ということで、祭神も社名も異説が多く、よくわからない。
つまり、これは元々の土地神・地主神を、
中央の勢力が取り込んだということではないかと思うのだが。

社殿では、朝の掃除の最中。

神紋は、本来三つ巴らしいが、菊と合せたものも使っている。
ちょっと変わった形なので、こちらを掲載してみた。

デパートなどが立ち並ぶ道路沿いに鳥居。
普段は交通量も人の流れも多い所なので、
早朝、町が動き出す前に参拝を開始。

階段を上り神門の中が境内になっている。
本殿の左側には、三穗津姫命を祀る女体宮が附属物のように鎮座している。

境内社に関しては、次のページに掲載した。

式内名神大社
下野国一之宮
宇都宮二荒山神社御由緒
御祭神豊城入彦命
相 殿大物主命(大国さま)
事代主命(恵比寿さま)

主祭神、豊城入彦命は、第十代崇神天皇の第一皇子で あらせられ勅命を受けて東国御治定のため、毛野国 (栃木県・群馬県)に下られました。

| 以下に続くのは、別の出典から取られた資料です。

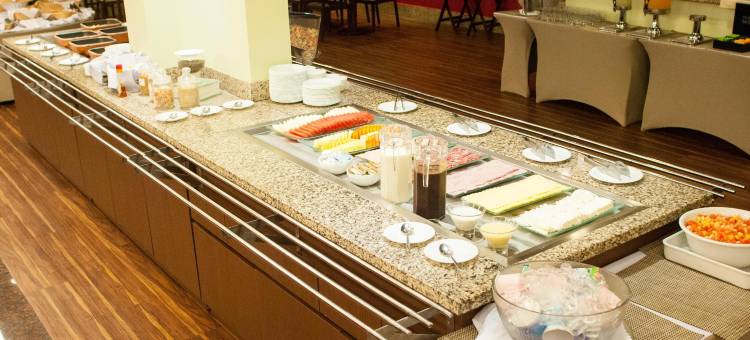 马瑙斯城际酒店(Intercity Manaus)图片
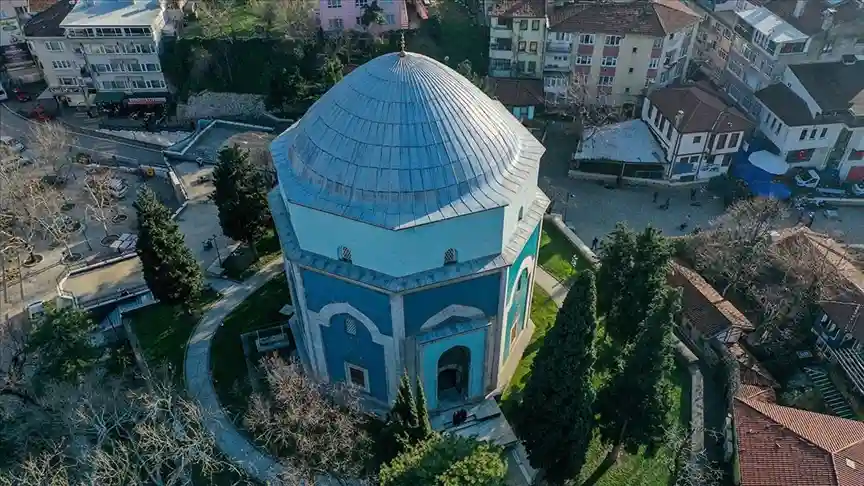 Bursa geçen yıl rekor turist ağırladı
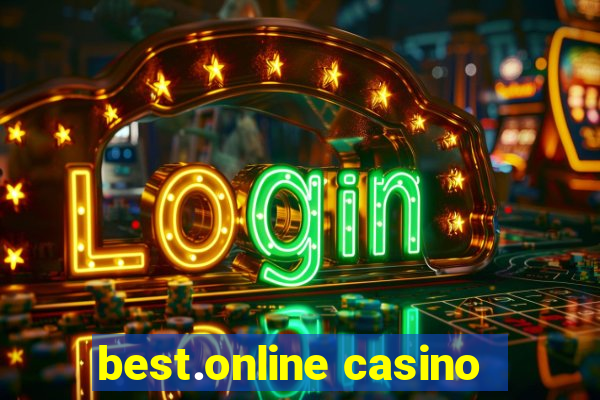 best.online casino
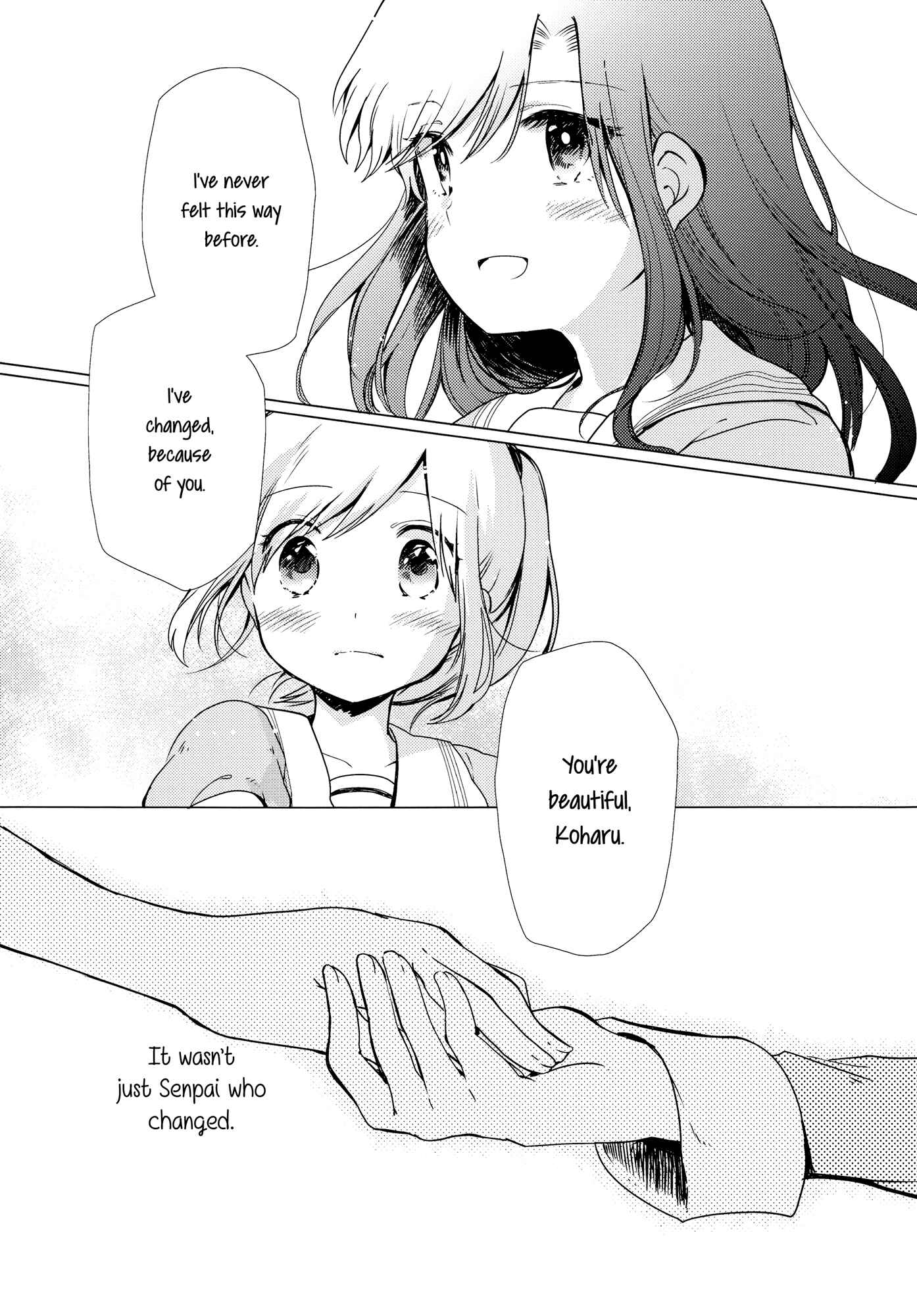 Page 30 Chapter 5 Houkago! (Anthology)
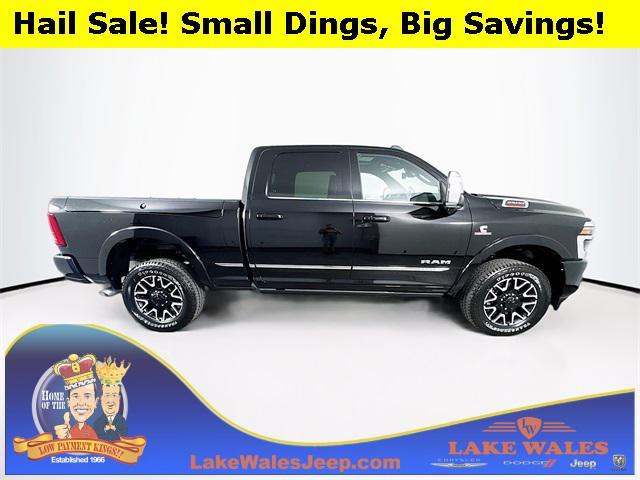 used 2025 Ram 2500 car, priced at $85,989
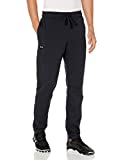 Under Armour Mens Rival Fleece Pants , Black (001)/Onyx White , X-Large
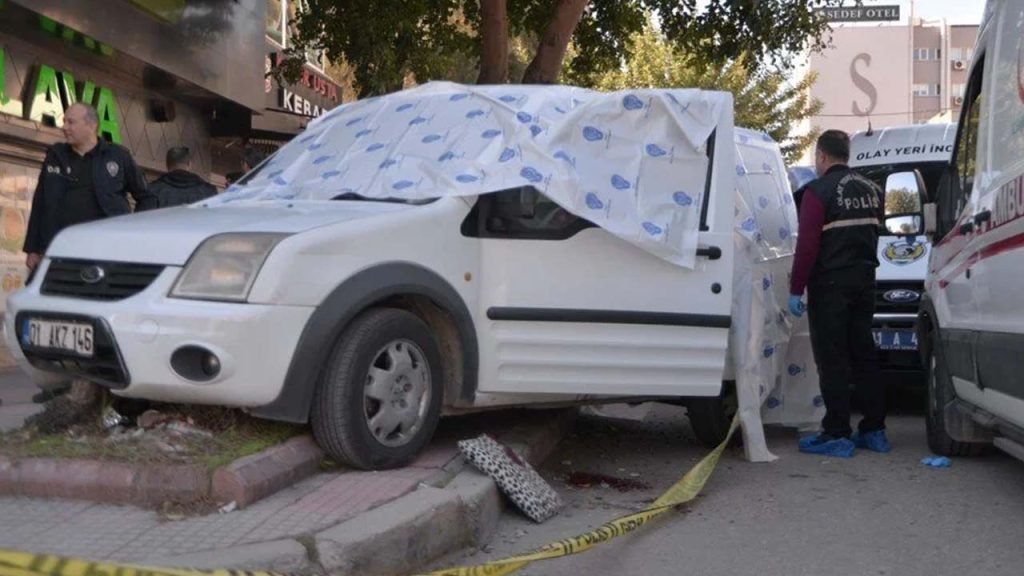 Adana’da tüyler ürperten olay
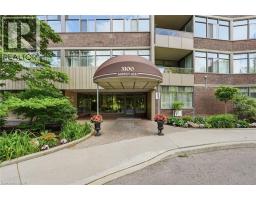 3100 KIRWIN Avenue Unit# 206, mississauga, Ontario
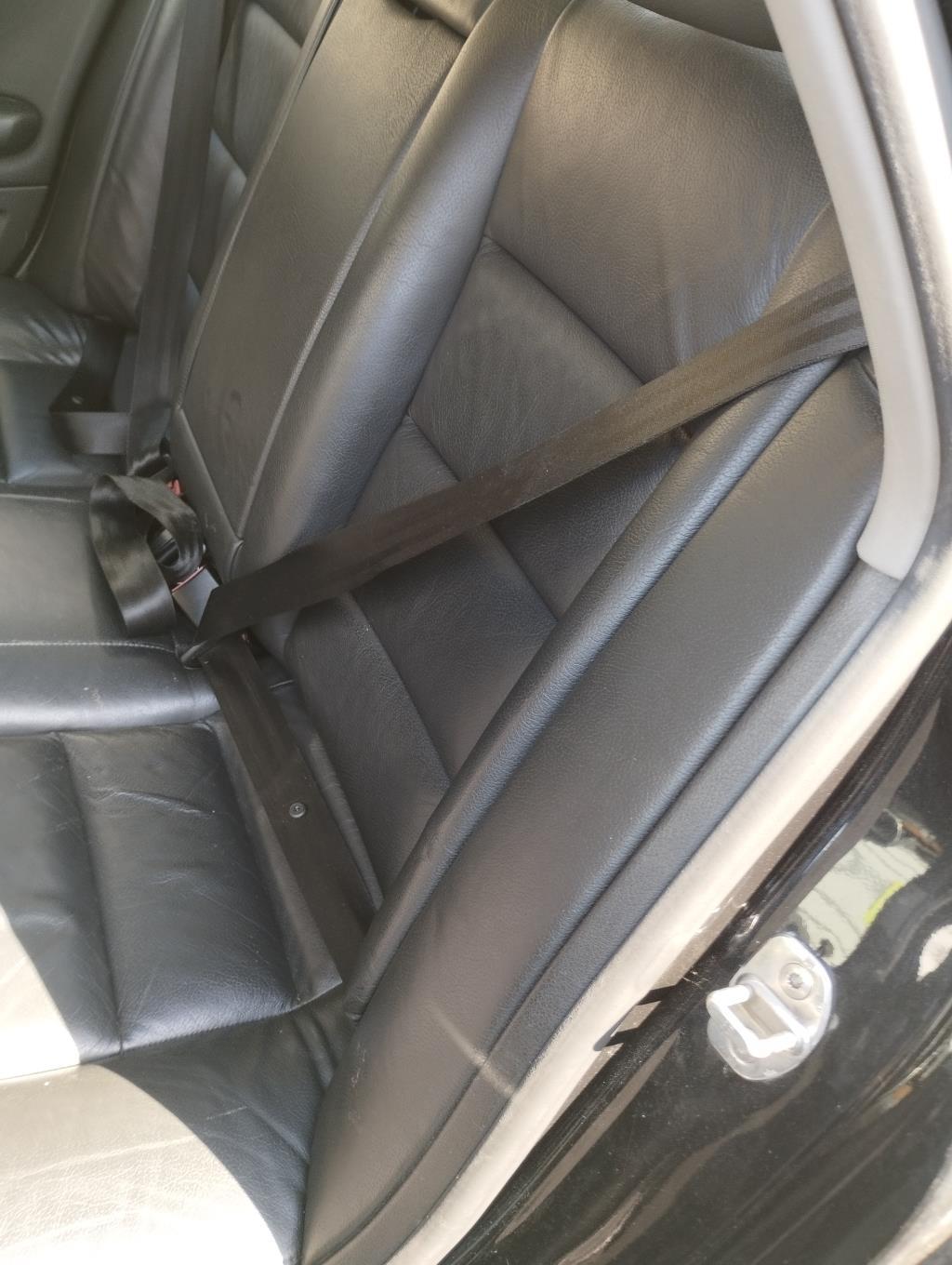 Cintura di sicurezza posteriore sinistra AUDI A4 2 PHASE 1 Diésel - 1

国土を拓き、産業を奨励 し民を慈しんだので命の徳に敬服し、族は鎮まり、その 子孫も東国にひろく繁栄され四世の孫奈良別王が第十六代 仁徳天皇の御代に下野国の国造となられて国を治めるに 当たり、命の偉業を偲び御神霊を荒尾崎(現在の下之宮) の地に祀り合せて国土開拓の神大物主命、事代主命を祀 られました。その後承和五年(八三八)に現在の臼ヶ峰に 遷座されました。以来平将門の乱を平げた藤原秀郷公を はじめ、源義家公・源頼朝公、下って徳川家康公などの 武将の尊崇を受けられました。古くは、延喜式内社、 名神大、当国一之宮明治になって国幣中社に列せられ、 「お明神さま」の名でひろく庶民に親しまれ篤く崇めら れてきております。宇都宮の町もお宮を中心に発展して きたので市の名も社号をそのまま頂いて頂いてきており市民憲 章にも「恵まれた自然と古い歴史に支えられ二荒の杜を 中心に栄えてきた」とうたわれています。